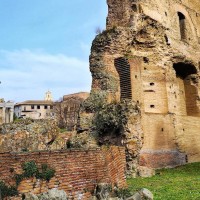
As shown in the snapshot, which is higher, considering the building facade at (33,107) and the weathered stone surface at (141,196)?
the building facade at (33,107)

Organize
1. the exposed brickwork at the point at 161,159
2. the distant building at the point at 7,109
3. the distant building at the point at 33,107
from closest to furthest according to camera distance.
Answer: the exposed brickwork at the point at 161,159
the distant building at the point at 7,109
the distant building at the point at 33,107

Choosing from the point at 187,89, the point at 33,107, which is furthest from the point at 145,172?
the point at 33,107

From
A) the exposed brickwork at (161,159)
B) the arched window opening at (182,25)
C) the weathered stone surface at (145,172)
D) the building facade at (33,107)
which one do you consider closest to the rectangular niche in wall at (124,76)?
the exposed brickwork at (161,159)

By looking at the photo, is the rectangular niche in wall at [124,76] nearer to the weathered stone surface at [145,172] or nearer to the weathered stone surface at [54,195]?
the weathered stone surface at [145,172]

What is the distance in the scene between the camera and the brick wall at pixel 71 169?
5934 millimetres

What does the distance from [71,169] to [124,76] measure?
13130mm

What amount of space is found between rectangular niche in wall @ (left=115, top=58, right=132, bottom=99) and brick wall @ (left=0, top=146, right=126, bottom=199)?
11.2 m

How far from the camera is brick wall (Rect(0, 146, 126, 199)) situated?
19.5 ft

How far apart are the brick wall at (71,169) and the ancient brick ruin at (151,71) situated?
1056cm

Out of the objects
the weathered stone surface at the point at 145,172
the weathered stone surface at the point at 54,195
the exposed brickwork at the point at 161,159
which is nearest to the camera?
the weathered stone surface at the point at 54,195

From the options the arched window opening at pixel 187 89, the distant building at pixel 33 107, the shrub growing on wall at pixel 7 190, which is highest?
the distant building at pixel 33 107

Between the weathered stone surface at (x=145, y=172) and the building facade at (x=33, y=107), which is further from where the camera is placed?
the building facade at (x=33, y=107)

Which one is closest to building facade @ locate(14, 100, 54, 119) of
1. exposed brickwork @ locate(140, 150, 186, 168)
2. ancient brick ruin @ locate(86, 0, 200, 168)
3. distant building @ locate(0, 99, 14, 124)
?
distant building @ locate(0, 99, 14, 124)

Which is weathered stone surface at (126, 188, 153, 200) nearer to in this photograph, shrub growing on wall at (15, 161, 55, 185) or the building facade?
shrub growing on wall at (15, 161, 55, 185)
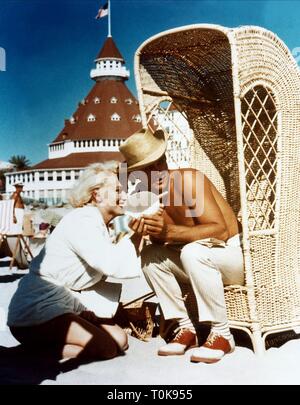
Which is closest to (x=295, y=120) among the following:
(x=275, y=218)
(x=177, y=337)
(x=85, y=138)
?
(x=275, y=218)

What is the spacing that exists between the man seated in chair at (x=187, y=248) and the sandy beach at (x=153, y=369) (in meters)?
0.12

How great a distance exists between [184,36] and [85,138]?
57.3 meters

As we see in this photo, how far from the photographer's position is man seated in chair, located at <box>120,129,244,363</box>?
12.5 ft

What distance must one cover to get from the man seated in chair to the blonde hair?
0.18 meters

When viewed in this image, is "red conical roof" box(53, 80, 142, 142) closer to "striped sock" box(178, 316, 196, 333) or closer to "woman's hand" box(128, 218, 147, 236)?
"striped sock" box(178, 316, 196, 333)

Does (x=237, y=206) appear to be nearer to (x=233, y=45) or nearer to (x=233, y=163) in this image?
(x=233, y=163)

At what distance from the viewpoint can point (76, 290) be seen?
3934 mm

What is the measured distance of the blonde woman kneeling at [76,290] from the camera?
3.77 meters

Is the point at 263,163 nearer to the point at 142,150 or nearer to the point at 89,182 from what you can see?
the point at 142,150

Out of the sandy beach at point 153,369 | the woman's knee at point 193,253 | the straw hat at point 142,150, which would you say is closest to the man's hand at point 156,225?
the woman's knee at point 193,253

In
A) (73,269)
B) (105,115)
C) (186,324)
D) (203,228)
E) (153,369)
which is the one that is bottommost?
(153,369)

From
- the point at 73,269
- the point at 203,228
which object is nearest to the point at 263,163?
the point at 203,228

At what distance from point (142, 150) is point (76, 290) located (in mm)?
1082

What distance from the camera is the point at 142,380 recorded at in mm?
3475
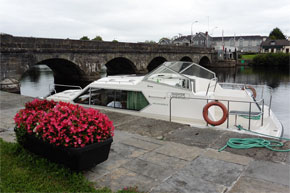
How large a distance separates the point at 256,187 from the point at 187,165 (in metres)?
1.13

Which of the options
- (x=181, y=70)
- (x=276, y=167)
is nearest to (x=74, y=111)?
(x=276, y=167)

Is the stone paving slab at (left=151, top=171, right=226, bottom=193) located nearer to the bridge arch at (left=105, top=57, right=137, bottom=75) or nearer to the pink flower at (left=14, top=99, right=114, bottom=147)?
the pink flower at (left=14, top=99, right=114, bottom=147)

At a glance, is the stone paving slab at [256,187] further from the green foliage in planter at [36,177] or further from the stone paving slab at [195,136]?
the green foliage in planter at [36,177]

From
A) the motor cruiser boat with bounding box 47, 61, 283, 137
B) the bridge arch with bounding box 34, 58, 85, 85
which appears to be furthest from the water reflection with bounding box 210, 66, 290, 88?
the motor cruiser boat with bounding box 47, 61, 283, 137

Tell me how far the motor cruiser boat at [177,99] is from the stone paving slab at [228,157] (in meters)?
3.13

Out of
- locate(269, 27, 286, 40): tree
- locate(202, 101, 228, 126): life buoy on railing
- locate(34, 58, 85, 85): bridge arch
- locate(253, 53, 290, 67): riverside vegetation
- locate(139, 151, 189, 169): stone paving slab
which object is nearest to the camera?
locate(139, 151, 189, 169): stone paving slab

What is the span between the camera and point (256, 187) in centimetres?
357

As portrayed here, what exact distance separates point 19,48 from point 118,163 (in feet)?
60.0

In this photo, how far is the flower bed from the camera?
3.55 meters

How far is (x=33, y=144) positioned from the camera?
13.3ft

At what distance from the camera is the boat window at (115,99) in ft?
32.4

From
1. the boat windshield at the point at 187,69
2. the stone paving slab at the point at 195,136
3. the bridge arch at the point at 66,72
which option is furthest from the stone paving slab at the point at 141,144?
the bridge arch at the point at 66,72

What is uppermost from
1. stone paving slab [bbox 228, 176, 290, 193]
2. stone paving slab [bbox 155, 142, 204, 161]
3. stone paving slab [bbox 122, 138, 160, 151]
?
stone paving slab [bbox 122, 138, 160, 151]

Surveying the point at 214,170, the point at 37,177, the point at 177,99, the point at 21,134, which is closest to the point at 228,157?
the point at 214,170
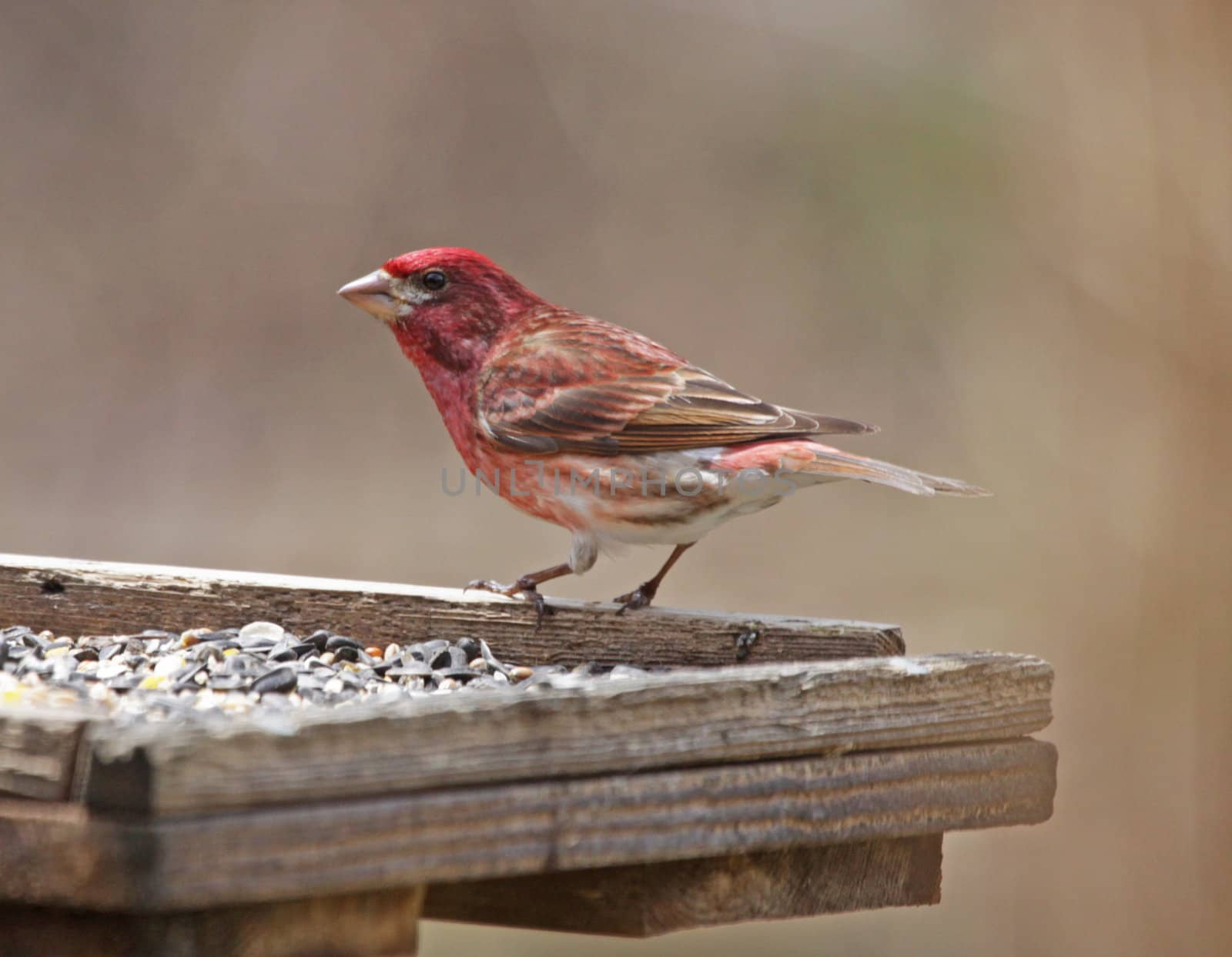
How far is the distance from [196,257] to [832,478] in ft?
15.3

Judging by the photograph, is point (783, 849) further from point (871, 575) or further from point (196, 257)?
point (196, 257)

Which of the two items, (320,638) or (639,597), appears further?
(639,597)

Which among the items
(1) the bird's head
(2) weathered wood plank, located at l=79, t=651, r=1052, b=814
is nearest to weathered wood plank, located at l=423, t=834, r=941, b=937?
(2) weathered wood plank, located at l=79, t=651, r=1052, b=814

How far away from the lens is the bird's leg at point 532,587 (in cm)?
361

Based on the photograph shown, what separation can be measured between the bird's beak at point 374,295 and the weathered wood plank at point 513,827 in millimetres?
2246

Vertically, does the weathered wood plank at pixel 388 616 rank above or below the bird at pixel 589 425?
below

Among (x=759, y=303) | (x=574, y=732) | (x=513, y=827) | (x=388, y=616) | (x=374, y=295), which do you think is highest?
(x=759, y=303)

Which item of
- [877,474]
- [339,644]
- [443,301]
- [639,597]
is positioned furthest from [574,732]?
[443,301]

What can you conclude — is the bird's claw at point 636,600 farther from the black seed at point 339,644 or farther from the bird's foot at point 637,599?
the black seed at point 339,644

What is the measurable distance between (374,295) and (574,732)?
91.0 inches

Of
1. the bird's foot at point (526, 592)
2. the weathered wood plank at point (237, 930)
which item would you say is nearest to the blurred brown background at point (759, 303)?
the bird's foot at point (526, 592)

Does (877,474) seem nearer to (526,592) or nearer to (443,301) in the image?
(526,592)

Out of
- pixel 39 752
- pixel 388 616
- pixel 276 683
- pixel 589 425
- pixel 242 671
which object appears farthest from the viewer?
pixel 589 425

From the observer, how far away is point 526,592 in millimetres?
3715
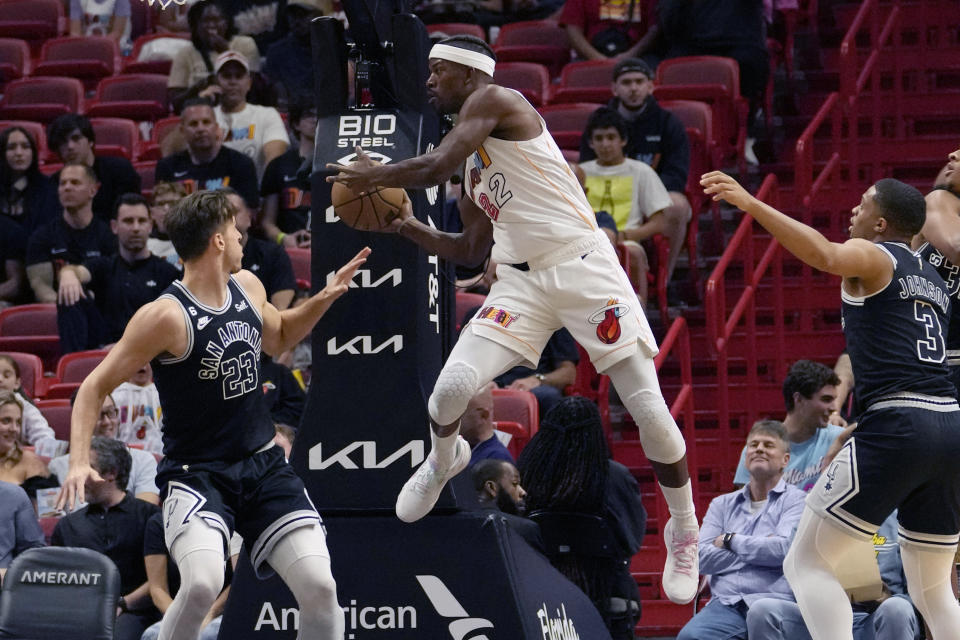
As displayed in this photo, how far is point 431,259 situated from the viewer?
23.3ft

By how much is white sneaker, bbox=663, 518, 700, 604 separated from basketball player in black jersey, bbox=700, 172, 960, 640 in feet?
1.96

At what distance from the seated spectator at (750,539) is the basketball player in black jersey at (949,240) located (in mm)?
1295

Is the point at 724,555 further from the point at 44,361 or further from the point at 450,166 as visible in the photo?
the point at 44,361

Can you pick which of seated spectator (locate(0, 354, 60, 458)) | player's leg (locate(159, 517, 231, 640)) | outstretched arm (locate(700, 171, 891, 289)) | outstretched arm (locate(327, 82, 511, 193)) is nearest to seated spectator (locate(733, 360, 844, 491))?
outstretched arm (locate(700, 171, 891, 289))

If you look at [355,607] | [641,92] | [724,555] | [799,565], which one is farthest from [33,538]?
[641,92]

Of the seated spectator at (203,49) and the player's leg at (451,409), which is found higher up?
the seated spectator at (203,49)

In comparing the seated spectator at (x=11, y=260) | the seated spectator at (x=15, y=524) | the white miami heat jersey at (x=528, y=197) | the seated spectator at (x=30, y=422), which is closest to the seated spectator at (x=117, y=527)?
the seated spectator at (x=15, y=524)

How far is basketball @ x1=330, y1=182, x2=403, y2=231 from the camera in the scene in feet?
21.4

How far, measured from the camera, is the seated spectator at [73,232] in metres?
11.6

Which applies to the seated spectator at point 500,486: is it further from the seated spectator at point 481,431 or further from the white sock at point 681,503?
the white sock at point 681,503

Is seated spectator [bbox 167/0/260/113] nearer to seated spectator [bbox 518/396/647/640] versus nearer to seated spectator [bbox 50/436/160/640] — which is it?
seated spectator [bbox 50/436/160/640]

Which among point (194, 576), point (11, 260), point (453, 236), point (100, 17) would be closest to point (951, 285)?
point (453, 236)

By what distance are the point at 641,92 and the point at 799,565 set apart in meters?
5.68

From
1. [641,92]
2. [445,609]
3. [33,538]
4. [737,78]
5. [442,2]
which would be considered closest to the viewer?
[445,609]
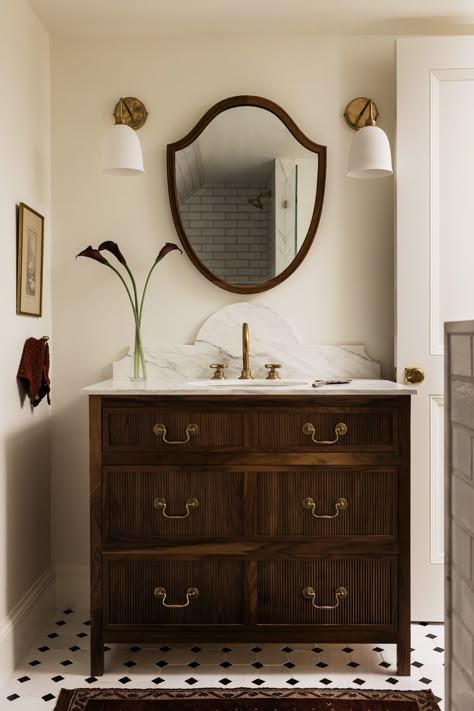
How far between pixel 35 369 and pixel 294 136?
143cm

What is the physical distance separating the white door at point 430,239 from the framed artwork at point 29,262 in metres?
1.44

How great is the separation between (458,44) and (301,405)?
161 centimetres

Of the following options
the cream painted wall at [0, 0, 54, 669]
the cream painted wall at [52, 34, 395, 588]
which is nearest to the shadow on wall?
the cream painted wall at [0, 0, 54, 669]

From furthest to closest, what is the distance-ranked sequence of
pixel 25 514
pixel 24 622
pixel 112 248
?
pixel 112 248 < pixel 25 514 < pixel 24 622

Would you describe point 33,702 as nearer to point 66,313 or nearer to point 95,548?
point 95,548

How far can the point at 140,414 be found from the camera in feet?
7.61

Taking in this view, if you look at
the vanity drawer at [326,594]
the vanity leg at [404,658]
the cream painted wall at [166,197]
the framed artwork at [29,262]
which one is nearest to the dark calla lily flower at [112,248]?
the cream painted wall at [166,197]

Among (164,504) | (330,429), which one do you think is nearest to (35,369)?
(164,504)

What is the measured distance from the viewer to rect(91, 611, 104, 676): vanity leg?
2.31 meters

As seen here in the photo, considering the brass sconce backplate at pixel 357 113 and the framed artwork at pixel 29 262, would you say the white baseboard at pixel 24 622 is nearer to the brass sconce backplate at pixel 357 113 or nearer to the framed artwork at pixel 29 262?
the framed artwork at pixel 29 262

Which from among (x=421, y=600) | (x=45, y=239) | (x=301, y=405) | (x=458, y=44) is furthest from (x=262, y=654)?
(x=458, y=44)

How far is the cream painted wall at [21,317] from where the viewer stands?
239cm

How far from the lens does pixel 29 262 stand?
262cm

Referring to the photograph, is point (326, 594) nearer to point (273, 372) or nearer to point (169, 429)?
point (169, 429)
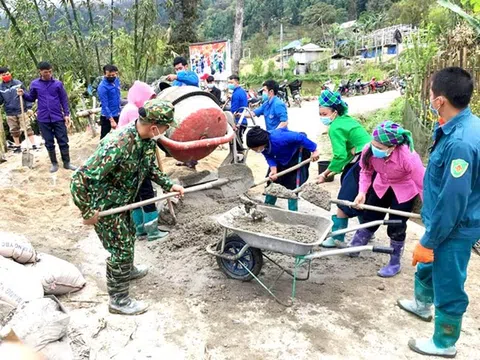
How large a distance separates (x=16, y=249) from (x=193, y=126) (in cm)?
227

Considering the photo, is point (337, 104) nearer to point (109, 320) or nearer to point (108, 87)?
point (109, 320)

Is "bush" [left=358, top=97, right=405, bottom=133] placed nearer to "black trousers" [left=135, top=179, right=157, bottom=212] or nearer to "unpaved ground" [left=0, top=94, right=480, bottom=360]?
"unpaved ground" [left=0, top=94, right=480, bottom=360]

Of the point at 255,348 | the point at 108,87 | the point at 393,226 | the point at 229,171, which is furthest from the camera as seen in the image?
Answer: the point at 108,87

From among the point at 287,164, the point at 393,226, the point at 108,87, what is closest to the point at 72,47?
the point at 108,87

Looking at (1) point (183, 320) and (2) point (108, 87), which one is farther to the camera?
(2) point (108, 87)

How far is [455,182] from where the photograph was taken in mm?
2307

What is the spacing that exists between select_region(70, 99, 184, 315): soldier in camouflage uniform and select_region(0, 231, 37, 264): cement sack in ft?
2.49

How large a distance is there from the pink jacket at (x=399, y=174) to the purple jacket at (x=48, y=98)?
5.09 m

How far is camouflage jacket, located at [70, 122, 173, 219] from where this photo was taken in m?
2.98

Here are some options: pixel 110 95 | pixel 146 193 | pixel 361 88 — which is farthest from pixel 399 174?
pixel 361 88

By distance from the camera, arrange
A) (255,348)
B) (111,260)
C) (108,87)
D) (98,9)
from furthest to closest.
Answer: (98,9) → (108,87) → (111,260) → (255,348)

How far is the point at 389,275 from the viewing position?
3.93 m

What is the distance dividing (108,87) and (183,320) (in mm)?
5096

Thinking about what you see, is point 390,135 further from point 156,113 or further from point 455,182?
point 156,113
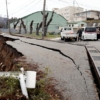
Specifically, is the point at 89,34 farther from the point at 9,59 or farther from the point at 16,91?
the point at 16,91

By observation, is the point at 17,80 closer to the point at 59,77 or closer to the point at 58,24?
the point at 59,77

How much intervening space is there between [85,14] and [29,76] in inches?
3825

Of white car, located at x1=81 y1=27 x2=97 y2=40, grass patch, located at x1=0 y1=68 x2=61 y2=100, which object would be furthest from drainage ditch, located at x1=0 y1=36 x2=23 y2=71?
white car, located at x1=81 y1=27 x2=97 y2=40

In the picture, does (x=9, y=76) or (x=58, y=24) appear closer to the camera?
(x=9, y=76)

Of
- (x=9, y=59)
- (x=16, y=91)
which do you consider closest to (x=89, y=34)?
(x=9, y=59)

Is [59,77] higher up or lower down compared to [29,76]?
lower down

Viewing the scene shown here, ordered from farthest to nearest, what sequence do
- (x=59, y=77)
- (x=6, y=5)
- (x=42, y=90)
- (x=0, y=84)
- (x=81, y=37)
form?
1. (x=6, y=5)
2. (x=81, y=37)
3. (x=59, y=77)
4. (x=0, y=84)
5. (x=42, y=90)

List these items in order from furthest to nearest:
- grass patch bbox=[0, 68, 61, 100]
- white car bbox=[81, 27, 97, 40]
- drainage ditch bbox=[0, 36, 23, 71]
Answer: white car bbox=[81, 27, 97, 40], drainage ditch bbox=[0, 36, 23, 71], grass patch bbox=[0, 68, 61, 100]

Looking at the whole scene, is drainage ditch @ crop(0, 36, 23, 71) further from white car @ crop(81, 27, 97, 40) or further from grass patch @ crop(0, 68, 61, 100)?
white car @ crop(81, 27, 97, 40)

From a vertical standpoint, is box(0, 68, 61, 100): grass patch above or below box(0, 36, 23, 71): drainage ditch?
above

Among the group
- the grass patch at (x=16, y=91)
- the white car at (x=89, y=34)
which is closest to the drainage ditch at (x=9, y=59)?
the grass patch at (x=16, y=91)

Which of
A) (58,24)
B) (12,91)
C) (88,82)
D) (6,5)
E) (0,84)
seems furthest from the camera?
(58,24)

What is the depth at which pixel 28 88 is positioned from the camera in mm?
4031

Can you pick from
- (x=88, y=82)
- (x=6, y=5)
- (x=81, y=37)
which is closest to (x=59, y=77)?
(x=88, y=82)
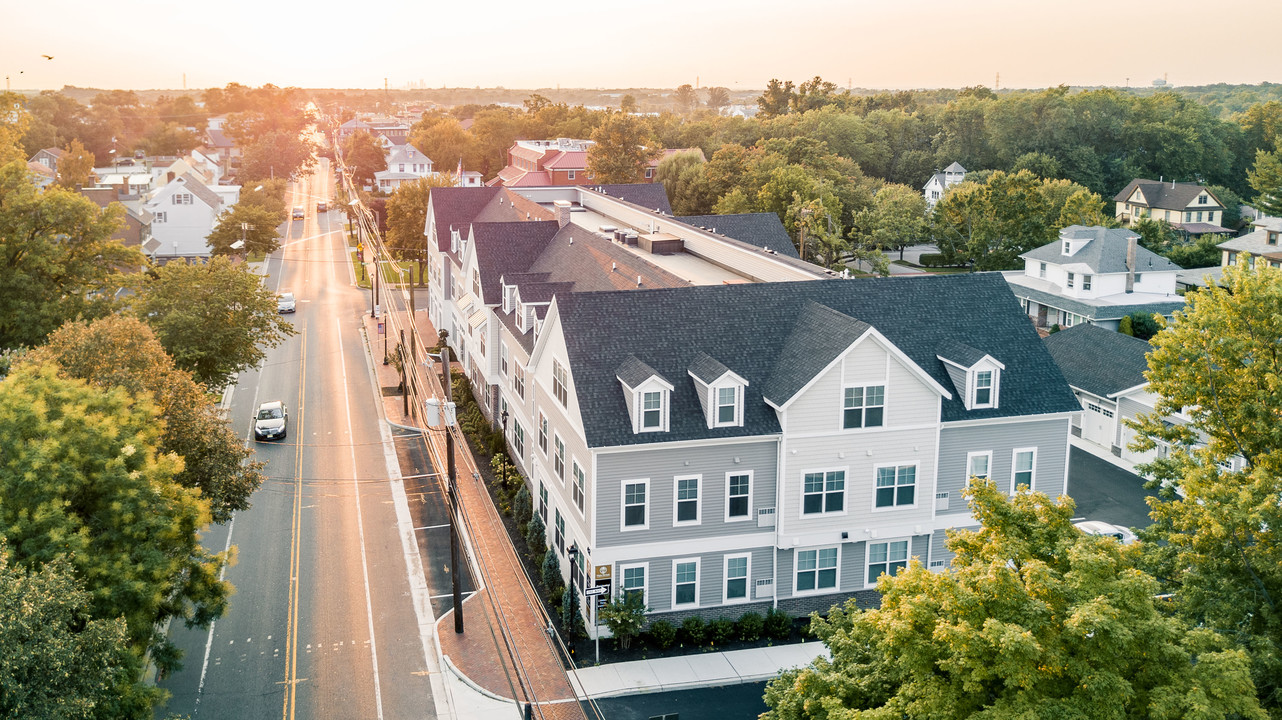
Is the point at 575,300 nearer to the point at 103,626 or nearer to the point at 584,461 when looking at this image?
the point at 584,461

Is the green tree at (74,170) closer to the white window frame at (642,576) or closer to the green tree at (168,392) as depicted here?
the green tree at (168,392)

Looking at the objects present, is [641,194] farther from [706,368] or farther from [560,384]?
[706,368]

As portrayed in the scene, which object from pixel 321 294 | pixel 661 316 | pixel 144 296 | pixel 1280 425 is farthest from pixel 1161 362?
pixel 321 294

→ Challenge: Set down the line containing "Is [59,77] higher", then every later line through the end of the material, exactly as written; omit any picture.

→ Solution:
Is [59,77] higher up or lower down compared to [29,76]?
lower down

Viewing the scene shown here, ordered from farthest to nearest, what sequence do
- (x=59, y=77)
- (x=6, y=5)
- (x=42, y=90)
- (x=0, y=84)
- (x=81, y=37)
form?
1. (x=6, y=5)
2. (x=81, y=37)
3. (x=59, y=77)
4. (x=0, y=84)
5. (x=42, y=90)

List these items in order from furthest to nearest:
- grass patch bbox=[0, 68, 61, 100]
- white car bbox=[81, 27, 97, 40]
- drainage ditch bbox=[0, 36, 23, 71]
Answer: white car bbox=[81, 27, 97, 40], drainage ditch bbox=[0, 36, 23, 71], grass patch bbox=[0, 68, 61, 100]

Looking at the whole scene, is drainage ditch @ crop(0, 36, 23, 71) further from white car @ crop(81, 27, 97, 40) or further from grass patch @ crop(0, 68, 61, 100)?
white car @ crop(81, 27, 97, 40)

From a vertical standpoint, is box(0, 68, 61, 100): grass patch above or below box(0, 36, 23, 71): drainage ditch?
above

Among the group
- the grass patch at (x=16, y=91)
- the white car at (x=89, y=34)
which is closest to the drainage ditch at (x=9, y=59)?
the grass patch at (x=16, y=91)

Which of
A) (58,24)
B) (12,91)
C) (88,82)
D) (6,5)
E) (0,84)
seems furthest from the camera?
(58,24)

What is the depth at which pixel 28 88 is positioned from the camera in mm?
4031

Can you pick from
- (x=88, y=82)
- (x=6, y=5)
- (x=81, y=37)
which is closest to (x=59, y=77)?
(x=88, y=82)
Is the point at 575,300 nearer to the point at 103,626 or nearer to the point at 584,461 when looking at this image?
the point at 584,461

Is the green tree at (74,170) closer to the white window frame at (642,576) or closer to the green tree at (168,392) as depicted here?
the green tree at (168,392)

Looking at the objects present, is [641,194] farther from [706,368] or farther from [560,384]?
[706,368]

As portrayed in the scene, which object from pixel 321 294 | pixel 661 316 | pixel 144 296 | pixel 1280 425 is farthest from pixel 1161 362?
pixel 321 294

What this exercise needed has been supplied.